• [What you are asked to do]: Reproduce verbatim only the lines from the one containing "How large a" through the last line below, both included.

──────── Stored records

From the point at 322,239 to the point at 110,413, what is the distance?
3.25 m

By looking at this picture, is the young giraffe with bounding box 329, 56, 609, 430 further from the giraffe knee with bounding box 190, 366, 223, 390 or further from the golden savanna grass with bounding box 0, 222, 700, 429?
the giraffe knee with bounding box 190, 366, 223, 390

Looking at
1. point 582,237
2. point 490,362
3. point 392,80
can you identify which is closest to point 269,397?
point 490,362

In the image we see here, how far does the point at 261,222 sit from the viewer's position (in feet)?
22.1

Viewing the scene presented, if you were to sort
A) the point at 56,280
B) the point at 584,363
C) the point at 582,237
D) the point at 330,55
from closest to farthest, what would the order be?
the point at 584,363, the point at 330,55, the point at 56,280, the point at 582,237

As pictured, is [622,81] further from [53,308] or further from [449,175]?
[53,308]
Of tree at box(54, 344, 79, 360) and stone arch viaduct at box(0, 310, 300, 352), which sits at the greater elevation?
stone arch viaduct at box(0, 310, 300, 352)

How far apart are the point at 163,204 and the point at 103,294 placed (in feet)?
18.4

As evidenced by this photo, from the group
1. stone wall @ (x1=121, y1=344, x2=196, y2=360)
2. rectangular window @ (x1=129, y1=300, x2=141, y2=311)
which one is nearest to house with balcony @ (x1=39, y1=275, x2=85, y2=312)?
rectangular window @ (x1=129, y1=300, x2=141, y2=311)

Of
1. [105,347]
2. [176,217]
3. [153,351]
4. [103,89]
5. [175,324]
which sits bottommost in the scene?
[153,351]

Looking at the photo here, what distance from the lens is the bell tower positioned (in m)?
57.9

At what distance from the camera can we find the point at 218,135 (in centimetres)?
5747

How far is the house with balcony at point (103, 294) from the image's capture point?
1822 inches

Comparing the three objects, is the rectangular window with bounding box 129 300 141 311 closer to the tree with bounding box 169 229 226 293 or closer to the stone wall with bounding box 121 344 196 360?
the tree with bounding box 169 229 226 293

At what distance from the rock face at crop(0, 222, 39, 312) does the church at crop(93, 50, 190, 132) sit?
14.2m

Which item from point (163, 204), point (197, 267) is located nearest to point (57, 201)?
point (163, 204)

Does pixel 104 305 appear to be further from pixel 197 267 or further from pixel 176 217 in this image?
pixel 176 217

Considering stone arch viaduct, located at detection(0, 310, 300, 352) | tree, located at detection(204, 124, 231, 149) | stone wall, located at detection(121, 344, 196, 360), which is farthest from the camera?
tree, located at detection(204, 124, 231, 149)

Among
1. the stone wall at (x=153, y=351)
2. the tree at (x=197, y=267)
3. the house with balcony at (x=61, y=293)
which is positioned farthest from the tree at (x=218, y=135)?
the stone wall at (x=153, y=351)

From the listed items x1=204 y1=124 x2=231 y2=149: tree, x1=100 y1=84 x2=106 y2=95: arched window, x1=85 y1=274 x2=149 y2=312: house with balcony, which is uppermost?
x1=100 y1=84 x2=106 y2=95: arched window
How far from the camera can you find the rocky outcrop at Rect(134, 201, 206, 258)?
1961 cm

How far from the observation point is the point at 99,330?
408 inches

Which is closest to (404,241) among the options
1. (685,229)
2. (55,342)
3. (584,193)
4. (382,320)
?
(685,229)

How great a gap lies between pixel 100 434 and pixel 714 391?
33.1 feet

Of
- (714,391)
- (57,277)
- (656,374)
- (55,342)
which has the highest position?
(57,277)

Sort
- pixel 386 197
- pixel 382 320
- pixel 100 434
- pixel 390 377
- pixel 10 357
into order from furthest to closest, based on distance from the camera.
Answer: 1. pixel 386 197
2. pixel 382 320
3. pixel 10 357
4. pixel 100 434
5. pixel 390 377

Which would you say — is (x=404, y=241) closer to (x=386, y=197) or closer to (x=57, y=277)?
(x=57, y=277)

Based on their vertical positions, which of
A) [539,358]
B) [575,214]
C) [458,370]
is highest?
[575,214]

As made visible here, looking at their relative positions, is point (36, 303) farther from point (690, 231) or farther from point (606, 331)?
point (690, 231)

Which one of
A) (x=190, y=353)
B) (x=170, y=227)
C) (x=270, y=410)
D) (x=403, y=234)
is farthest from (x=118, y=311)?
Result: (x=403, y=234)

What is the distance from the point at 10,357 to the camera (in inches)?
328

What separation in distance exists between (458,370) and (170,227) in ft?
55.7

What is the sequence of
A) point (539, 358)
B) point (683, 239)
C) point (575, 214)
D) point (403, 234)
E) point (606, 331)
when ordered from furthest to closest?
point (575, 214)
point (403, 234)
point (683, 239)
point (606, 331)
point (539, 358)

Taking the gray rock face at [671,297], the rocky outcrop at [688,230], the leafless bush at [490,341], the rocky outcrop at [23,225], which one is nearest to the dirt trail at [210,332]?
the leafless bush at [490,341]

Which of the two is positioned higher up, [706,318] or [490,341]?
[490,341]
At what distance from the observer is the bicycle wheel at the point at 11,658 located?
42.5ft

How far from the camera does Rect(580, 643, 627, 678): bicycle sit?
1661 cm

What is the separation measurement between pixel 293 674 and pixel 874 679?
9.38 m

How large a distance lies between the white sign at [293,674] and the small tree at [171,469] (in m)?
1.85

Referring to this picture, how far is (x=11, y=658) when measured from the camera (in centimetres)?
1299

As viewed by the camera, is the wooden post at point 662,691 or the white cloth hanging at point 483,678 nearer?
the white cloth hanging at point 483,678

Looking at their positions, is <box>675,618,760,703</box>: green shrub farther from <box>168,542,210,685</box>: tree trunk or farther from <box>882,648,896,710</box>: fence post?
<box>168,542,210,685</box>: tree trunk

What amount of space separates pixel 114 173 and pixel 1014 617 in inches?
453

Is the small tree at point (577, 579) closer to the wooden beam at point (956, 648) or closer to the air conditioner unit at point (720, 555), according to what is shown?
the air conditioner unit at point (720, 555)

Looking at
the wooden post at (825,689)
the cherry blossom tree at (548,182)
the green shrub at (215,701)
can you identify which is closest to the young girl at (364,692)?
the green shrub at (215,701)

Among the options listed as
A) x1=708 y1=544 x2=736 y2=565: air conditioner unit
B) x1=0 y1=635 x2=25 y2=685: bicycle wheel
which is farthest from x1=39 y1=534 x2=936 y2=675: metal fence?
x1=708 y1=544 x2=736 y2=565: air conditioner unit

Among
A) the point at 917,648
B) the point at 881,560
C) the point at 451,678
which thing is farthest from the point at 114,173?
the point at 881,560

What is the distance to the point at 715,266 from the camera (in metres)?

────────────────

• [Result of this exercise]:
How large a distance lies between the white sign at [293,674] and the small tree at [171,469] (in m)?
1.85

Referring to this picture, how far is (x=11, y=658) when measured from the camera (in centimetres)?
1299

As viewed by the camera, is the wooden post at point 662,691 or the white cloth hanging at point 483,678 nearer?
the white cloth hanging at point 483,678

Looking at their positions, is <box>675,618,760,703</box>: green shrub farther from <box>168,542,210,685</box>: tree trunk or farther from <box>882,648,896,710</box>: fence post?
<box>168,542,210,685</box>: tree trunk

What amount of space separates pixel 114 173 and pixel 1014 617 in inches?
453

Is the small tree at point (577, 579) closer to the wooden beam at point (956, 648) or closer to the air conditioner unit at point (720, 555), according to what is shown?
the air conditioner unit at point (720, 555)

Looking at
the wooden post at (825,689)
the cherry blossom tree at (548,182)
the green shrub at (215,701)
can you identify which is closest to the young girl at (364,692)?
the green shrub at (215,701)

Among the options listed as
A) x1=708 y1=544 x2=736 y2=565: air conditioner unit
B) x1=0 y1=635 x2=25 y2=685: bicycle wheel
which is farthest from x1=39 y1=534 x2=936 y2=675: metal fence?
x1=708 y1=544 x2=736 y2=565: air conditioner unit

Among
A) the point at 917,648
B) the point at 881,560
C) the point at 451,678
which thing is farthest from the point at 114,173?
the point at 881,560

What is the distance to the point at 715,266 from the camera (in metres)?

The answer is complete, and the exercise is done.